Content starts

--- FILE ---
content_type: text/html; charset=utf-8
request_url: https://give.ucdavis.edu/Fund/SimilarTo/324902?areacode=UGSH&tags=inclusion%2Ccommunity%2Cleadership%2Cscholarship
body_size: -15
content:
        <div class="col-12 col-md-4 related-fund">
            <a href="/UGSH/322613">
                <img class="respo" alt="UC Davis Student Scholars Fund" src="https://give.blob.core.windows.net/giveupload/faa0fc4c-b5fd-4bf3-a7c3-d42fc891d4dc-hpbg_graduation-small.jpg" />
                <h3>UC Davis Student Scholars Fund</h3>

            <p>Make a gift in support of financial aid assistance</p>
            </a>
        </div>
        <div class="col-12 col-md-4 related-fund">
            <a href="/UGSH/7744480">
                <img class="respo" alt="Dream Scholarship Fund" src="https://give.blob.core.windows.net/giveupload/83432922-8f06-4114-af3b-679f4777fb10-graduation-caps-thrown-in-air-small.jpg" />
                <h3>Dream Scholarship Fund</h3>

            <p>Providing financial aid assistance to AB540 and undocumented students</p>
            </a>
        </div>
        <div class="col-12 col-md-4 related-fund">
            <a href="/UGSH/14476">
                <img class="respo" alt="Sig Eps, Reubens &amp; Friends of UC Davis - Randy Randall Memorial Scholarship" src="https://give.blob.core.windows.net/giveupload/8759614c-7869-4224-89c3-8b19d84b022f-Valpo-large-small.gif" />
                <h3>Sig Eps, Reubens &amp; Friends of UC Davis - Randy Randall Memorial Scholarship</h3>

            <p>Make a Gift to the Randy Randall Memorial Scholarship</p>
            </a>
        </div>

Content ends
Content starts

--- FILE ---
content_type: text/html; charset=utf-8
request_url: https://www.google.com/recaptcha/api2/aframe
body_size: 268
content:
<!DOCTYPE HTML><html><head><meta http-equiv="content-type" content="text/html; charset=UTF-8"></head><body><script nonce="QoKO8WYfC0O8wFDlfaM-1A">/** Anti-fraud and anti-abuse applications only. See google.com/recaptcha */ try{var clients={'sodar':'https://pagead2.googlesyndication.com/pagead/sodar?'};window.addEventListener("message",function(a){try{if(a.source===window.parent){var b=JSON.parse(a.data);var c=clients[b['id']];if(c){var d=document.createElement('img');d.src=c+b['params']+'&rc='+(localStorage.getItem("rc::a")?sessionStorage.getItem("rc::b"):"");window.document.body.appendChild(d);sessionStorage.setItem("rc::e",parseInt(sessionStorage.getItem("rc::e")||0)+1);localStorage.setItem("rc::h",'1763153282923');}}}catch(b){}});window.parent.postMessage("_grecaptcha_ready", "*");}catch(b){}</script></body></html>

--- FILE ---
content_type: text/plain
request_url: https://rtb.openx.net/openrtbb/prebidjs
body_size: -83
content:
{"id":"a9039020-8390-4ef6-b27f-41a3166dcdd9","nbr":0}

Content ends
Content starts

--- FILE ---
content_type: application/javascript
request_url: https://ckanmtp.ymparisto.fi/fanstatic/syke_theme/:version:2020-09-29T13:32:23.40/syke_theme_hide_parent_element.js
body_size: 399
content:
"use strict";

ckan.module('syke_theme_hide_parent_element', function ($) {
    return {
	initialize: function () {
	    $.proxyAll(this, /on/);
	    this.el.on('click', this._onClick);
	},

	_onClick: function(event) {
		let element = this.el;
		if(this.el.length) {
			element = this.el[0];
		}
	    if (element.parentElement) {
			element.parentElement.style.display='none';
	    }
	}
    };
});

Content ends

_Activity_:
Every line above that holds the string "recaptcha" counts once. State how many such lines there are, as a number alone.

_Expected answer_:
2